Colonial France out for Niger’s Uranium*
By Luis Miranda
As Western-sponsored wars ravage parts of Northern Africa, Paris will send troops to another country to secure its supply of raw material to produce energy.
France has ordered his special forces to protect the uranium at the nuclear facilities in Areva, Niger due to the French government are threats of attacks against its interests since France invaded Mali.
Areva is the largest foreign investor in Niger, and has had uranium mining operations in Niger for more than five decades. These mines provide much of the raw material that the nuclear power industry uses in France. Nuclear power accounts for 75% of electricity production in the European nation.
A military source confirmed the information that was first published by ‘Le Point’, which claimed that Paris had dispatched special forces and production material to uranium sites in Areva and Arlit Imouraren, but did not want to elaborate. The Defense Ministry has not commented on the information, and Areva has merely stated that it has held talks about security issues.
Ironically, the uranium mines in Niger are the symbolic place where many people believe began the West’s war against Al Qaeda about a decade ago. Bush administration officials, eager to go to war against Iraq, asked their intelligence services and those of its allies for any information linking Al-Qaeda in Iraq and to indicate that Baghdad sought to acquire nuclear weapons. That was later presented as a reason to attack Iraq, even though it was backed by false intelligence.
The then Secretary of State, Colin Powell, finished presenting a false report, which included photographs taken in Niger, to prepare the ‘casus belli’ in the UN, attributing it to foreign intelligence services, and Bush later attributed such information to Britain.
Two years ago, in September 2011, seven workers, including five French nationals, were kidnapped in Arlit by Al Qaeda in the Islamic Maghreb (AQIM). Later the kidnappers released three of the hostages, but still held four Frenchmen. Areva has about 2,700 workers in Niger and plans to start operating a third mine in Imouraren this year or in 2014.
A company spokesman said this month that the French Government had not asked them to reduce staff in Niger and said that Areva had a comprehensive security plan for its employees that it had been approved by the French authorities.

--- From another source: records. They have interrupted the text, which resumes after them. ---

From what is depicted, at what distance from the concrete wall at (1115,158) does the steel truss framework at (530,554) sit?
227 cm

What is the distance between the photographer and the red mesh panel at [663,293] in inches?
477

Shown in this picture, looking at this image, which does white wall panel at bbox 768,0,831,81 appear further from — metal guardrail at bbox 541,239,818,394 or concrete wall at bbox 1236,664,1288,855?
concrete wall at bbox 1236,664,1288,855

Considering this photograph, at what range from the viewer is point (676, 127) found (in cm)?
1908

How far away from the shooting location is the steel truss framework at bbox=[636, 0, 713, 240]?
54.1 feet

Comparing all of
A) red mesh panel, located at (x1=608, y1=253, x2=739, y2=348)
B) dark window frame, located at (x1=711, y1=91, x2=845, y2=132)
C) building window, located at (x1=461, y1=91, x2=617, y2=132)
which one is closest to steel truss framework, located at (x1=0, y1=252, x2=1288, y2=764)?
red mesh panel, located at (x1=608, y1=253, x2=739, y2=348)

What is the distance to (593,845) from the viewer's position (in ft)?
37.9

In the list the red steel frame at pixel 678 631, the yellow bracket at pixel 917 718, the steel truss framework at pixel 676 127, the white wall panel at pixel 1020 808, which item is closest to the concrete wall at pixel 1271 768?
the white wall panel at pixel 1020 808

From January 11, at the request of the Government of Mali and the green light of the Security Council of the UN and the international community, Paris launched airstrikes and sent about 3,200 soldiers to Mali – which borders with Niger – to prevent the advance of the rebel Tuareg.

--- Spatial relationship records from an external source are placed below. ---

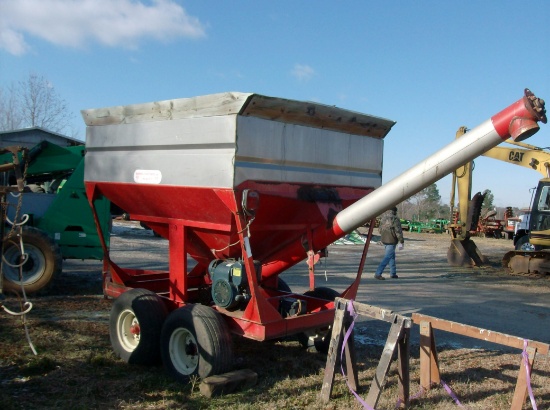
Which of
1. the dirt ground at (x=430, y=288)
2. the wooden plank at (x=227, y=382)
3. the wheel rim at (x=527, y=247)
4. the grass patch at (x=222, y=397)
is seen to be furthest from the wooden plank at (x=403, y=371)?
the wheel rim at (x=527, y=247)

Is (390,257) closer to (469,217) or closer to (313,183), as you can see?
(469,217)

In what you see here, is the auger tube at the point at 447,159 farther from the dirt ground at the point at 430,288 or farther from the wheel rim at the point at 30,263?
the wheel rim at the point at 30,263

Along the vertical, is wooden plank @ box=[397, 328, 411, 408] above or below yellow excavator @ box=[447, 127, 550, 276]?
below

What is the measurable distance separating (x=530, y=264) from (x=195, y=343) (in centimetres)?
1194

Insurgents have threatened to retaliate by hitting French targets in the region of Sahel and beyond, and a few days after the start of operation Serval attacked a gas plant in Amenas, southeast of Algeria, taking hundreds of hostages. The hijacking ended with an attack carried out by the Algerian army that resulted in the death of thirty workers and as many jihadists.
A convoy carrying two hundred soldiers from Chad to Mali arrived Thursday in Niamey, capital of Niger. Djamena has decided to send 2,000 troops to the conflict zone at the request of Paris. Those troops will help the forces of the International Support Mission sent to Mali that was organized by CEDEAO, but taht is not under its control.
According to France Presse, there are currently 600 soldiers and 500 Chadians and Nigerians in Ouallam, northern Niger, near the border with Mali. These two battalions will be deployed in the region of Gao, northern territory of Mali to help French troops and the government to take on Islamist strongholds where they’ve been for at least a year.